Abstract

We have investigated in the guinea pig the precise localization and the immunoreactivity of the neurones in the prepositus hypoglossi nucleus involved in a direct ascending projection onto the superior colliculus. The projecting neurones were characterized by a retrograde tracer (WGA-ApoHRP coupled to gold particles), injected in the intermediate and deep layers of the superior colliculus. After revealing gold particles, the sections were then treated using an antibody either against GABA or against glutamate, thus allowing identification of gold-filled-immunoreactive neurones. The retrogradely labelled cells were exclusively distributed on the contralateral side, and preferentially in the caudal two thirds of the prepositus hypoglossi nucleus, in its ventral and ventrolateral division. In addition, about 23% of these projecting neurones appear immunopositive when the sections are treated with a GABA antibody and around 27% are immunopositive to glutamate.

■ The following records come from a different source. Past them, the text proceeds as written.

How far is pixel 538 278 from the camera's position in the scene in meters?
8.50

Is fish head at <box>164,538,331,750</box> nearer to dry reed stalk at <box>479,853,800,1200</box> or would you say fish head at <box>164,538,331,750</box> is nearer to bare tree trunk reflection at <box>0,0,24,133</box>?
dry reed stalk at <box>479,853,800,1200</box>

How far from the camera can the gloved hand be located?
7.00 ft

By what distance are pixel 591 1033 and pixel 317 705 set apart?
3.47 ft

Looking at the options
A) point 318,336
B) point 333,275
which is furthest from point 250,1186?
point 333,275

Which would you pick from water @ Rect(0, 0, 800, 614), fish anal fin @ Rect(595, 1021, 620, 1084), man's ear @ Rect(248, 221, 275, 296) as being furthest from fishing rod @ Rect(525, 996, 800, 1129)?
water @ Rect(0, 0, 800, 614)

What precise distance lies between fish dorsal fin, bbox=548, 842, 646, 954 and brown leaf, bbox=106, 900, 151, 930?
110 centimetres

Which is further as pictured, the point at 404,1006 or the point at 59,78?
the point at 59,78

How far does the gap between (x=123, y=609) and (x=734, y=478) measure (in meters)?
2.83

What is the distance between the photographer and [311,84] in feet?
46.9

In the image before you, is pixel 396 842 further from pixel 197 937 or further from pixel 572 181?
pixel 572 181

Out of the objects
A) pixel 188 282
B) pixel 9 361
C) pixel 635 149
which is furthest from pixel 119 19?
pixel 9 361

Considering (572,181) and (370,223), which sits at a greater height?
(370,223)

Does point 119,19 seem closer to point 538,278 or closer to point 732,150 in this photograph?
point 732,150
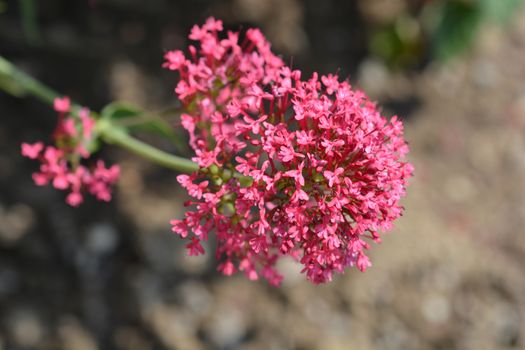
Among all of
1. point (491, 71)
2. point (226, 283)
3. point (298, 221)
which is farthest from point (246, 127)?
point (491, 71)

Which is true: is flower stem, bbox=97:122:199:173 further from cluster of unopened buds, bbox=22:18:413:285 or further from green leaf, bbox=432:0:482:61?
green leaf, bbox=432:0:482:61

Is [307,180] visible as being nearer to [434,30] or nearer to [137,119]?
[137,119]

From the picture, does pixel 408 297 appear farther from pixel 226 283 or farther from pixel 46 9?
pixel 46 9

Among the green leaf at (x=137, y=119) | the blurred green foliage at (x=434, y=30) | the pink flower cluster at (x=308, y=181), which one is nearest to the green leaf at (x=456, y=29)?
the blurred green foliage at (x=434, y=30)

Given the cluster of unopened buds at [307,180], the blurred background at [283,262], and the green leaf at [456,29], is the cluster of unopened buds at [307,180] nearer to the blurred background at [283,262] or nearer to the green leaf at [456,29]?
the blurred background at [283,262]

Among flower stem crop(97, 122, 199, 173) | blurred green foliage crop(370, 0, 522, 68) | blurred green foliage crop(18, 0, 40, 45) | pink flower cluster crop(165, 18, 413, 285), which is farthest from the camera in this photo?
blurred green foliage crop(370, 0, 522, 68)

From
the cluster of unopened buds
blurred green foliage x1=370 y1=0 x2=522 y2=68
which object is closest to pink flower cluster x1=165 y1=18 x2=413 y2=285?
the cluster of unopened buds

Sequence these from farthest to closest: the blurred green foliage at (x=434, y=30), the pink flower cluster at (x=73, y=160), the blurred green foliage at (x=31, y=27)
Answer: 1. the blurred green foliage at (x=434, y=30)
2. the blurred green foliage at (x=31, y=27)
3. the pink flower cluster at (x=73, y=160)
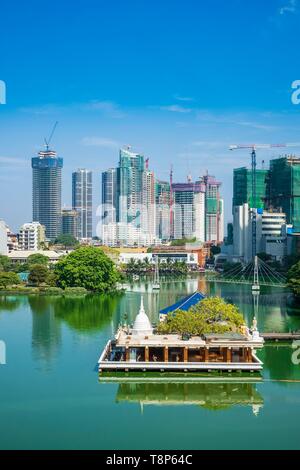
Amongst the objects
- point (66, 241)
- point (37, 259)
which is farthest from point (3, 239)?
point (66, 241)

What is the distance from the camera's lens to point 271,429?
33.8 feet

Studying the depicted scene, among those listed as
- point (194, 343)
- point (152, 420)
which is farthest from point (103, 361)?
point (152, 420)

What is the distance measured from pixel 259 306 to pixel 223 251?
28901mm

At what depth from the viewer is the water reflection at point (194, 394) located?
11.8m

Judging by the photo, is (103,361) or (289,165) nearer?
(103,361)

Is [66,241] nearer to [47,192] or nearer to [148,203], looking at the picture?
[148,203]

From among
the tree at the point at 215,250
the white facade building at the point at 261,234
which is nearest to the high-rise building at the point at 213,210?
the tree at the point at 215,250

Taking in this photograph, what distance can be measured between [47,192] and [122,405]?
7141 cm

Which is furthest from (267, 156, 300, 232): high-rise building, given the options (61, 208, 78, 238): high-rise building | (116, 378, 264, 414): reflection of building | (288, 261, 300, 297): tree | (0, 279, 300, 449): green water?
(116, 378, 264, 414): reflection of building

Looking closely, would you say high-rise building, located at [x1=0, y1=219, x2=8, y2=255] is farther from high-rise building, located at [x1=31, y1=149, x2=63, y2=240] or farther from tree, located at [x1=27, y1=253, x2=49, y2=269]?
high-rise building, located at [x1=31, y1=149, x2=63, y2=240]

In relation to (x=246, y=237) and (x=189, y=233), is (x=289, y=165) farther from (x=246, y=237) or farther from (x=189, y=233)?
(x=189, y=233)

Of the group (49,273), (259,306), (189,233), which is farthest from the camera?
(189,233)

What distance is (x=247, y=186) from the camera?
5775cm

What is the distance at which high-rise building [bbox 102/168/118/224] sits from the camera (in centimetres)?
7538
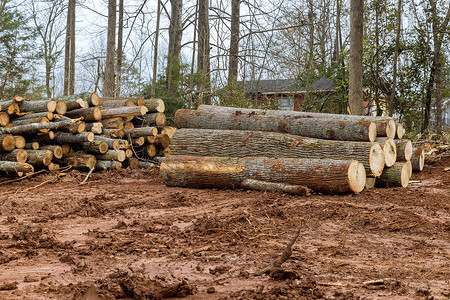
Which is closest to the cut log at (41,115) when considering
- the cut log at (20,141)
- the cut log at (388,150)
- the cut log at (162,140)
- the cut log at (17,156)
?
the cut log at (20,141)

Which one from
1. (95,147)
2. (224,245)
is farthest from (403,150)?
(95,147)

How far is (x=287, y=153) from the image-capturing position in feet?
24.0

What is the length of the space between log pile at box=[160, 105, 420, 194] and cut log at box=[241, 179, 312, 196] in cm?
2

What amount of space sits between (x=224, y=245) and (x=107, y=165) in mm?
7038

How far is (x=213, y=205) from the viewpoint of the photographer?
6164 mm

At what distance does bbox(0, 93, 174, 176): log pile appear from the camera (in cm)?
942

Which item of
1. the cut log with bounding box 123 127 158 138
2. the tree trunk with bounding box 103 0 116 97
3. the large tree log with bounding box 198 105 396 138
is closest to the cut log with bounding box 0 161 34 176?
the cut log with bounding box 123 127 158 138

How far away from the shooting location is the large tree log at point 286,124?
24.2 ft

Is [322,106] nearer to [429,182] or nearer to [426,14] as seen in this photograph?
[426,14]

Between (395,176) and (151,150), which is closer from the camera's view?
(395,176)

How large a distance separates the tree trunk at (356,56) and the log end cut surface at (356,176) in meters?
4.94

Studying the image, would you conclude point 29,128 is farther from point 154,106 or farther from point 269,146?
point 269,146

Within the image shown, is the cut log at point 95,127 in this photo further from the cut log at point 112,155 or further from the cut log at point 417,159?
the cut log at point 417,159

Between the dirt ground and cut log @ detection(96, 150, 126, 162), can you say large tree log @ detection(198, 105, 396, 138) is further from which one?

Furthermore, these two classes of GABA-like or glutamate-like projecting neurones are intermingled within the prepositus hypoglossi nucleus. We conclude, in spite of a probable underestimation of these two populations, that the ascending projection is formed by an excitatory pathway that probably involves glutamate as well as an inhibitory pathway mediated by GABA. Thus we cannot consider this feedback as exclusively inhibitory as was suggested in theoretical models of the oculomotor system.